** START OF Page **

Michael Foley Musician & Artist
Michael Foley has been an artist and musician for as long as he can remember. The son of a WWII veteran whom he never knew, it was his mother’s love of the arts that shaped his early artistic impulses. She was also Michael’s first voice teacher. His older brother John, gave him his first guitar when he was 13 years old. Michael had taken piano lessons as an adolescent but it was the guitar that stuck. Although he’d sung in choirs since he was 6 years old, it was Ray Charles and Jackie Wilson who made Foley want to be a professional. In high school Foley was chosen to become a member of the Madrigal Singers, an award winning acappella choir. Foley’s replacement in the choir was Billy Joel.
Joan Baez was his first inspiration on the guitar. After seeing Baez and a young Bob Dylan in concert, Foley started writing songs in earnest. He joined the folk group The Down and Out String Band but soon started performing solo. His first show was opening up for the Greenbriar Boys.

** END OF Page **

## Stated goal 1
Format the listing from the line with "What distance exists" up to and including the final line of the listing as a Markdown table with the columns Row and Line, one numbered row per line, leaving out blank lines.

** START OF Data provided **

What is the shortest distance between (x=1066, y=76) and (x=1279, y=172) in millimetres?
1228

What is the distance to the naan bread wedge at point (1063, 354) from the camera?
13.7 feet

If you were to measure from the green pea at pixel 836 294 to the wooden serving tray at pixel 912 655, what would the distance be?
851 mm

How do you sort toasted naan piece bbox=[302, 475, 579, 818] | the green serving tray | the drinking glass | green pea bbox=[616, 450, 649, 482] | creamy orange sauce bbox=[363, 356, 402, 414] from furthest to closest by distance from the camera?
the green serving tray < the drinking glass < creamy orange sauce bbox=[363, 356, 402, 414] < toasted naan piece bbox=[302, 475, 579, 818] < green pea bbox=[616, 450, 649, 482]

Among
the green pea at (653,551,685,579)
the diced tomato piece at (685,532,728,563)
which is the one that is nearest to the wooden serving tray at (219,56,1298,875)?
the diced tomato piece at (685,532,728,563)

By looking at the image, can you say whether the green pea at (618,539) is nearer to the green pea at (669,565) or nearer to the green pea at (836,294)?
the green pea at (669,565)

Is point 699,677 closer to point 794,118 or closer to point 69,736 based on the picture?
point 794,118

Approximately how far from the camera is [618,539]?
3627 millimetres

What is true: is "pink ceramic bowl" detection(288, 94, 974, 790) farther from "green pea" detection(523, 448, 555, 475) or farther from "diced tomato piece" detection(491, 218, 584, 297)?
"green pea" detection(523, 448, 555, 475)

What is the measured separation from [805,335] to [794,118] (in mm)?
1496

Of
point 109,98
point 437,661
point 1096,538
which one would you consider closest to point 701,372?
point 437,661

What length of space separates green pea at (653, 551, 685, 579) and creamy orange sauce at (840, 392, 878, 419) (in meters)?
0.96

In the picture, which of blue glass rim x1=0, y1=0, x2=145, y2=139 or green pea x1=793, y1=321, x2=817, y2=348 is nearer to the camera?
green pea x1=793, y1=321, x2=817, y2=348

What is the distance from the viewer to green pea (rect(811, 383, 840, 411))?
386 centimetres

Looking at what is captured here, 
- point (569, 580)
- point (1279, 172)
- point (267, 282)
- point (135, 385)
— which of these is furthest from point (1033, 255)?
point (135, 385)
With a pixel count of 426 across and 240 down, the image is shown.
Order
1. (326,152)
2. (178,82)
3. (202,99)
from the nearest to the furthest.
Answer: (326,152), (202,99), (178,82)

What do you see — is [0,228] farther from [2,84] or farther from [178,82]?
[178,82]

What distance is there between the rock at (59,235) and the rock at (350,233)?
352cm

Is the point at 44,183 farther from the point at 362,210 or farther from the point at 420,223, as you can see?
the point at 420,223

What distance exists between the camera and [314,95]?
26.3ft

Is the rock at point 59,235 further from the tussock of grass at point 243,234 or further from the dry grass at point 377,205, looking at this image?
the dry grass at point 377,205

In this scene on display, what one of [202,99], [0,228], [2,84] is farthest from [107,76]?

** END OF Data provided **

## Stated goal 2
Decide whether each statement agrees with the Michael Foley profile. Answer yes or no for each, and quote the deciding words of the profile exactly. (a) Foley got his first guitar from his older brother John at age 13. (b) Foley's first show was opening for Bob Dylan. (c) Billy Joel took Foley's place in the Madrigal Singers.

## Problem solution 1
| Row | Line |
|---|---|
| 1 | What distance exists between the camera and [314,95]? |
| 2 | 26.3ft |
| 3 | Is the rock at point 59,235 further from the tussock of grass at point 243,234 or further from the dry grass at point 377,205, looking at this image? |
| 4 | the dry grass at point 377,205 |
| 5 | In this scene on display, what one of [202,99], [0,228], [2,84] is farthest from [107,76]? |

## Problem solution 2
(a) Yes: "His older brother John, gave him his first guitar when he was 13 years old."
(b) No: "His first show was opening up for the Greenbriar Boys."
(c) Yes: "Foley’s replacement in the choir was Billy Joel."